The good news: Harry Potter star Daniel Radcliffe turns 18 on July 23. The bad news: You already knew that. But if you’re not entirely sure how guilty you should be feeling right now, then it’s time to take PopWatch’s very first inappropriate-crush quiz. Give yourself one point for every statement that accurately describes you — and feel the crimson sting of shame as your score creeps toward double digits. (Warning: If you’re not caught up on the books, and are freakishly spoiler-phobic, skip question No. 10.)
1. You’re scared of how high you’re about to score.
2. You are over 21.
3. You participated in a debate on who was hotter, Radcliffe or Robert Pattinson (Cedric Diggory), after seeing Harry Potter and the Goblet of Fire.
4. You think that leather-vest shot of Radcliffe in the August issue of Details was a good idea. (Bonus point if you are my 60-year-old mother.)
5. You have a "favorite photo" of Radcliffe from that time you Google image-searched him.
6. You have one of the Equus promotional pics hanging in your cubicle or made into a stick puppet. (Technically, I used a plastic knife as the back support.)
7. You actually flew to London to see Radcliffe onstage. (Half a point if you looked into airfare or demanded an extensive debriefing from a coworker who saw the show.)

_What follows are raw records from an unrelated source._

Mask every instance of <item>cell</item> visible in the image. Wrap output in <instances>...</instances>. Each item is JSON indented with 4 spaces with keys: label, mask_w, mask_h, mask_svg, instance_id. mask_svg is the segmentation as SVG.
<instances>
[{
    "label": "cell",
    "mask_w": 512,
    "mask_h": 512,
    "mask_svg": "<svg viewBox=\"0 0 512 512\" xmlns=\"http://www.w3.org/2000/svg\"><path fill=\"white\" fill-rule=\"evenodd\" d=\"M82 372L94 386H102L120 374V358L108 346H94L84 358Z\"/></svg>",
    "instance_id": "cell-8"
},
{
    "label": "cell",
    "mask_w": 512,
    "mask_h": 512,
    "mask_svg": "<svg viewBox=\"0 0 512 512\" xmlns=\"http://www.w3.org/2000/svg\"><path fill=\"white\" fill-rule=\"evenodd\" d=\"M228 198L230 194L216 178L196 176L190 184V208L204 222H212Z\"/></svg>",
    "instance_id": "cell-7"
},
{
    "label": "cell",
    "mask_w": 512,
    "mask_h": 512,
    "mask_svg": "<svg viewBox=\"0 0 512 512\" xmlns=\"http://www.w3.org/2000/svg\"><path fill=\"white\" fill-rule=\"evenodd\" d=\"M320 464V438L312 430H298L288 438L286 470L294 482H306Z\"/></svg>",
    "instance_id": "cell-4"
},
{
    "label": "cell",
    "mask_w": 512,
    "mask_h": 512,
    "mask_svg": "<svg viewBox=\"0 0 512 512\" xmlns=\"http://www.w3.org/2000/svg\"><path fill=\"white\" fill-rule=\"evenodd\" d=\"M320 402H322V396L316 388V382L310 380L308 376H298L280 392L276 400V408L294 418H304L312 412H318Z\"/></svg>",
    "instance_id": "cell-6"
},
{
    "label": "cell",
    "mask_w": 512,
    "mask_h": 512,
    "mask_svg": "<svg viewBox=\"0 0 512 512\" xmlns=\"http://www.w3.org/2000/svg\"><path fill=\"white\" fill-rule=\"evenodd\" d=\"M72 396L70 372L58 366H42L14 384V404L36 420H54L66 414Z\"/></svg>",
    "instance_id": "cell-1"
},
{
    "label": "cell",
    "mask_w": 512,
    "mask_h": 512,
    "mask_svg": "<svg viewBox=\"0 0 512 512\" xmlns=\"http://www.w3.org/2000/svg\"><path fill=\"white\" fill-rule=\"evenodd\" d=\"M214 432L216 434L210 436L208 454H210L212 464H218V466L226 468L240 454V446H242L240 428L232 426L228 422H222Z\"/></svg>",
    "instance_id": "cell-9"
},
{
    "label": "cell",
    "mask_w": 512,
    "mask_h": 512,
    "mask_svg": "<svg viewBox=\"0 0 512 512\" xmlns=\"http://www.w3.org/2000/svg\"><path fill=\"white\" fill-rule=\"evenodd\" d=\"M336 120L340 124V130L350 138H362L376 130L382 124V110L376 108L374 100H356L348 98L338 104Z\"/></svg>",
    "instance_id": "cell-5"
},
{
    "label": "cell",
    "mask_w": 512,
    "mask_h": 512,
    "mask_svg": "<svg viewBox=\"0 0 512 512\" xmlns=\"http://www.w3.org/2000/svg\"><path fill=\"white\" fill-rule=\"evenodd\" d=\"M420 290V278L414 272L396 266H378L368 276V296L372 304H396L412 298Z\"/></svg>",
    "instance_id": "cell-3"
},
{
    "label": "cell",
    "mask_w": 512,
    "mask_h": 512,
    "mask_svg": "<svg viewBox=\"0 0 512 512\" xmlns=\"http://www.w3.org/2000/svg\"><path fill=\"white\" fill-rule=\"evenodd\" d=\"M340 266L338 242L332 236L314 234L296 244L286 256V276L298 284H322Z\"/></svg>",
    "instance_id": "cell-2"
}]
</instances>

8. You tuned into The Tonight Show with Jay Leno on Monday night to watch Radcliffe, and you never watch Leno. (Subtract a point if you resisted the urge. There’s hope your crush is on Harry Potter and not Daniel Radcliffe! Wait, is that any better?)
9. You wish there would’ve been a trivia question about Radcliffe on this quiz, because you would have totally kicked ass.
10. You squirmed in your seat when Order of the Phoenix flashed back to the first Harry Potterfilm, and you were reminded that Radcliffe was recently 11. (Bonuspoint: After watching Harry’s kiss with Cho Chang, you’re lookingforward to his makeout sessions with Ginny Weasley anyway.)
How did you do? (I’m only a 6.5— Whew.)








I only scored a 5, which is really surprising! But would’ve gone up to a 6 if it counts that I watched the Leno interview online because I’m too old to stay up late enough to watch the broadcast
I scored a 7, but after getting a point for each of the first three questions, I thought I was even bigger trouble. Whatever, he’s hot and now he’s legal, so who cares! Of course, unless everyone else knows something I don’t, he’s also straight
Not like he’d go on a date with me anyway, but, hey, a boy can dream can’t he?
haha i don’t just know about daniel these days.. when did he get so short! rupert on the other hand.. upgrade!
OMG, Mandi, you so ROCK! I’m so glad to find out that my friend and I (both 38) are not the only ones with an inappropriate crush on Mr. Potter/Radcliffe (we’re old enuff to be his mother, thank you very much). Our conversations about him ALWAYS have to be prefaced with, “If I were a teenager again….” Maybe we’re not total freaks after all???? BTW, I scored a 6. Wish I’d thought of checking into airfare!
Daniel, Rupert and those boys from High School Musical…always trying to deny it but it is good to know there are others out there! haha
I much prefer Rupert, I don’t know why. Maybe it’s the shaggy red hair?
What’s with that leather vest picture? Is he auditioning for the Freddy Mercury movie?
I scored a zero. I could’ve been -1 but I’m over 21. I guess I’m sad that it was impossible for me to get a perfect (negative) score, but I’m glad because I can (legally) drink that sadness away.
only 3/10….woo. but I’m 100% ready for the Ginny session, as I’d guess Bonnie Wright is.
I’m a 5.
The leather vest picture, though, quite possibly one of the most disturbing pictures I’ve ever seen in my life.
10.5. I need help.
I only got a 3. More leather vest, please.
Hmm…not sure if I’m a 5 or 6 since I am 21. I wish being 21 made my crush not as creepy, but that means that when I was sweet 16, he was still 13 and I’m pretty sure that’s when my crush started. But now that he’s 18, society will no longer frown on our love.
By the way Mandi, I feel that one of your questions should have been: “In the Goblet of Fire naked bathtub scene, you were one of the movie-goers making cat calls at the screen. Bonus point if you were at the midnight showing with your other over-21 friends.”
Cassie, you can’t feel bad about being 21. You’re only four years older than Dan. That’s NOTHING! And I love your idea about the bathtub scene in Goblet. I’m all about the catcalls, baby!
I got a 6 1/2.
8) – The only other time I watch ‘Leno’ is for Orlando Bloom, who is also younger than I am but not by as much, and who I would fly to London to see if he were performing naked.
5.5 (No way I can stay up so late to watch Leno-showing my age, I know).
My eyes are still burning from staring at the horsey pics.